Rows of spatial question data:
————————
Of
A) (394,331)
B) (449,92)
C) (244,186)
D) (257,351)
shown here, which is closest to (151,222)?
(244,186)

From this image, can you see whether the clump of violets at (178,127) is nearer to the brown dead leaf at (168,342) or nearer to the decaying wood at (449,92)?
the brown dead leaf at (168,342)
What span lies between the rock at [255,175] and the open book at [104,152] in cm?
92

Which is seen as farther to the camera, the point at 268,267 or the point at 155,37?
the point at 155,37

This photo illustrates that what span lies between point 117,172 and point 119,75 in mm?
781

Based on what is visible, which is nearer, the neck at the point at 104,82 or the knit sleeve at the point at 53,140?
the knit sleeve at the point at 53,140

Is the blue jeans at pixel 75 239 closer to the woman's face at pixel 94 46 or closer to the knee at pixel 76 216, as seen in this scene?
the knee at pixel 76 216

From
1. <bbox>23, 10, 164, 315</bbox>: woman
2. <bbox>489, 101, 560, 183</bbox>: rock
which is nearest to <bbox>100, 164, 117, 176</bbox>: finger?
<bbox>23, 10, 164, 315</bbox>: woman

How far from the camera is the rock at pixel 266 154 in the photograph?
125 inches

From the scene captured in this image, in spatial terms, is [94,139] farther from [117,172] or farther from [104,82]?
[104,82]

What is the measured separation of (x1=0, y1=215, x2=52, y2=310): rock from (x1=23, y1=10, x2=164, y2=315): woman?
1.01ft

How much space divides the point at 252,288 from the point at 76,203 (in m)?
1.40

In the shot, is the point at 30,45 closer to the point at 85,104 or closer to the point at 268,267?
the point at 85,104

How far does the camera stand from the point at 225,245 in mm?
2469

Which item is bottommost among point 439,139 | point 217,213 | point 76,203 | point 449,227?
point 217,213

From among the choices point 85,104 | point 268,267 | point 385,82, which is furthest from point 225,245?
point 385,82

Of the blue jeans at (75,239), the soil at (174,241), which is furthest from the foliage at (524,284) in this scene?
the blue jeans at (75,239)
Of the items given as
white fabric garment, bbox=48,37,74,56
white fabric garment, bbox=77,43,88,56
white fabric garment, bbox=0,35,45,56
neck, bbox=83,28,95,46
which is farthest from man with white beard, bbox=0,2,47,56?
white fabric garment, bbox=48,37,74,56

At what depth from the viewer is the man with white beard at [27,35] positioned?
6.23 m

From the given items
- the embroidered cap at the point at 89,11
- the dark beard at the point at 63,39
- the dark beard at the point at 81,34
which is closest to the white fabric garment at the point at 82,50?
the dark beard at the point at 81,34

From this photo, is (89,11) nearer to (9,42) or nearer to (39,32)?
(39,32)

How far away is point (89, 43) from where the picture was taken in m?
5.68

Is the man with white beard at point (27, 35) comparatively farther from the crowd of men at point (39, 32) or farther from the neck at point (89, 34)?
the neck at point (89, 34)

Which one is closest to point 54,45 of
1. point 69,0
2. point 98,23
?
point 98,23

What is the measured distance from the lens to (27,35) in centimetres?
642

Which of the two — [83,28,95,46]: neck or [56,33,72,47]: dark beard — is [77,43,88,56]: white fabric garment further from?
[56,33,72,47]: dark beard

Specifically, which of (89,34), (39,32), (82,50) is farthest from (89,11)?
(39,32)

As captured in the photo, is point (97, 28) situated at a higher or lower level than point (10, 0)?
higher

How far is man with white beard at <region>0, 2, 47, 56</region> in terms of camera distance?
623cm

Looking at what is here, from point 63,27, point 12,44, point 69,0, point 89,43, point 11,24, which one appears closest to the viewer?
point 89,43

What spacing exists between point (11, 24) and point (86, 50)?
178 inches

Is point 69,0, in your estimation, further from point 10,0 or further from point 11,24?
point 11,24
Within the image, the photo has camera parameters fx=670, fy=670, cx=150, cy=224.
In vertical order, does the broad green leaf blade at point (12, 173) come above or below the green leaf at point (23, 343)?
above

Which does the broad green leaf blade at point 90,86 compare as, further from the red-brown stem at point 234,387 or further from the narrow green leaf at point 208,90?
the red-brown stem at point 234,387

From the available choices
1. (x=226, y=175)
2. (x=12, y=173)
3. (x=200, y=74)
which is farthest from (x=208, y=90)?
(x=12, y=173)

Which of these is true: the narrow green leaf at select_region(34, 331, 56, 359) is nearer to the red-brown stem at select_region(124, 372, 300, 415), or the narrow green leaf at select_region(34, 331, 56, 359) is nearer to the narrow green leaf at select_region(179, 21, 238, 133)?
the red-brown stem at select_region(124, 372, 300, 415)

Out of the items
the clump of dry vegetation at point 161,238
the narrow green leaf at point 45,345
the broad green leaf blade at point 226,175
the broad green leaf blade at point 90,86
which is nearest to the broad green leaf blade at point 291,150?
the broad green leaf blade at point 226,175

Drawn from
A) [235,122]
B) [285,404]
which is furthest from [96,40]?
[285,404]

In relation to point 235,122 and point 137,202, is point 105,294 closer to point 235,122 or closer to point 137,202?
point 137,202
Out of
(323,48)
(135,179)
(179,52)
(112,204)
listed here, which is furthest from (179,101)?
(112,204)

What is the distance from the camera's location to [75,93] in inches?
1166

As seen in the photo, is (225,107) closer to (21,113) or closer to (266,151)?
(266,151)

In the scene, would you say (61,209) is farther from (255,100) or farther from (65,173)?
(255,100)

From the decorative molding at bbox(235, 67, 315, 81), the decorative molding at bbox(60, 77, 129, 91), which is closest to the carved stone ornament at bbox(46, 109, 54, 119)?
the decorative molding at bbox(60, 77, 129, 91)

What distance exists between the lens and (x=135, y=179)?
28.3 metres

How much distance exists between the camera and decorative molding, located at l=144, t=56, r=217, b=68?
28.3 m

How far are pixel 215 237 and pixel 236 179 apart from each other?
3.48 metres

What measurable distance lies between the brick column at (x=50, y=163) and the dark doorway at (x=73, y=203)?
————————
Go through the material above line by line and copy it exactly.

→ EXERCISE RESPONSE
Of
A) (394,331)
B) (449,92)
C) (244,186)
D) (257,351)
shown here, which is closest to (151,222)?
(244,186)

From this image, can you see whether the clump of violets at (178,127) is nearer to the brown dead leaf at (168,342) or nearer to the decaying wood at (449,92)?
the brown dead leaf at (168,342)
What span lies between the rock at [255,175] and the open book at [104,152] in cm?
92

Which is seen as farther to the camera, the point at 268,267 or the point at 155,37?
the point at 155,37

This photo illustrates that what span lies between point 117,172 and point 119,75 in mm?
781

Based on what is visible, which is nearer, the neck at the point at 104,82 or the knit sleeve at the point at 53,140?
the knit sleeve at the point at 53,140

Is the blue jeans at pixel 75 239 closer to the woman's face at pixel 94 46 or closer to the knee at pixel 76 216, as seen in this scene?
the knee at pixel 76 216

From
1. <bbox>23, 10, 164, 315</bbox>: woman
2. <bbox>489, 101, 560, 183</bbox>: rock
which is nearest to <bbox>100, 164, 117, 176</bbox>: finger?
<bbox>23, 10, 164, 315</bbox>: woman

How far from the camera is the rock at pixel 266 154 in the photograph?
125 inches

From the scene captured in this image, in spatial terms, is [94,139] farther from [117,172] or farther from [104,82]?
[104,82]

What is the measured separation of (x1=0, y1=215, x2=52, y2=310): rock from (x1=23, y1=10, x2=164, y2=315): woman?
1.01ft

How much space divides the point at 252,288 from the point at 76,203 (in m)?
1.40

In the shot, is the point at 30,45 closer to the point at 85,104 or closer to the point at 268,267?
the point at 85,104

How far does the camera stand from the point at 225,245 in mm?
2469

Which item is bottommost among point 439,139 | point 217,213 | point 76,203 | point 449,227?
point 217,213

From among the choices point 85,104 | point 268,267 | point 385,82, which is furthest from point 225,245?
point 385,82

Of the blue jeans at (75,239), the soil at (174,241), which is furthest from the foliage at (524,284) in this scene?
the blue jeans at (75,239)
Of the items given as
white fabric garment, bbox=48,37,74,56
white fabric garment, bbox=77,43,88,56
white fabric garment, bbox=0,35,45,56
neck, bbox=83,28,95,46
which is farthest from man with white beard, bbox=0,2,47,56?
white fabric garment, bbox=48,37,74,56

At what depth from the viewer is the man with white beard at [27,35] positioned?
6.23 m

From the given items
- the embroidered cap at the point at 89,11
- the dark beard at the point at 63,39
- the dark beard at the point at 81,34
which is closest to the white fabric garment at the point at 82,50?
the dark beard at the point at 81,34

From this photo, is (89,11) nearer to (9,42) or nearer to (39,32)?
(39,32)

How far away is point (89, 43) from where the picture was taken in m?
5.68

Is the man with white beard at point (27, 35) comparatively farther from the crowd of men at point (39, 32) or farther from the neck at point (89, 34)?
the neck at point (89, 34)

Which one is closest to point 54,45 of
1. point 69,0
2. point 98,23
?
point 98,23

What is the measured distance from the lens to (27,35) in centimetres?
642

Which of the two — [83,28,95,46]: neck or [56,33,72,47]: dark beard — is [77,43,88,56]: white fabric garment further from?
[56,33,72,47]: dark beard

Specifically, which of (89,34), (39,32), (82,50) is farthest from (89,11)?
(39,32)

As captured in the photo, is point (97, 28) situated at a higher or lower level than point (10, 0)?
higher

How far is man with white beard at <region>0, 2, 47, 56</region> in terms of camera distance?
623cm

Looking at what is here, from point 63,27, point 12,44, point 69,0, point 89,43, point 11,24, which one appears closest to the viewer?
point 89,43

What spacing exists between point (11, 24) and point (86, 50)?
178 inches

Is point 69,0, in your estimation, further from point 10,0 or further from point 11,24?
point 11,24
Within the image, the photo has camera parameters fx=670, fy=670, cx=150, cy=224.
In vertical order, does the broad green leaf blade at point (12, 173) come above or below the green leaf at point (23, 343)?
above

Which does the broad green leaf blade at point 90,86 compare as, further from the red-brown stem at point 234,387 or further from the narrow green leaf at point 208,90?
the red-brown stem at point 234,387

From the available choices
1. (x=226, y=175)
2. (x=12, y=173)
3. (x=200, y=74)
which is farthest from (x=208, y=90)?
(x=12, y=173)

Which of these is true: the narrow green leaf at select_region(34, 331, 56, 359) is nearer to the red-brown stem at select_region(124, 372, 300, 415), or the narrow green leaf at select_region(34, 331, 56, 359) is nearer to the narrow green leaf at select_region(179, 21, 238, 133)?
the red-brown stem at select_region(124, 372, 300, 415)

Out of the items
the clump of dry vegetation at point 161,238
the narrow green leaf at point 45,345
the broad green leaf blade at point 226,175
the broad green leaf blade at point 90,86
which is nearest to the broad green leaf blade at point 291,150?
the broad green leaf blade at point 226,175

Drawn from
A) [235,122]
B) [285,404]
which is furthest from [96,40]?
[285,404]

In relation to point 235,122 and point 137,202, is point 105,294 closer to point 235,122 or closer to point 137,202?
point 137,202
Out of
(323,48)
(135,179)
(179,52)
(112,204)
listed here, which is furthest from (179,101)?
(112,204)

What is the distance from the camera's location to [75,93] in inches?
1166

As seen in the photo, is (225,107) closer to (21,113) or closer to (266,151)?
(266,151)

In the scene, would you say (61,209) is farther from (255,100) or farther from (65,173)?
(255,100)

From the decorative molding at bbox(235, 67, 315, 81), the decorative molding at bbox(60, 77, 129, 91), which is closest to the carved stone ornament at bbox(46, 109, 54, 119)?
the decorative molding at bbox(60, 77, 129, 91)

What distance exists between the lens and (x=135, y=179)?
28.3 metres

How much distance exists between the camera and decorative molding, located at l=144, t=56, r=217, b=68?
28.3 m

How far are pixel 215 237 and pixel 236 179 apart from each other?
3.48 metres

What measurable distance lies between the brick column at (x=50, y=163) and the dark doorway at (x=73, y=203)?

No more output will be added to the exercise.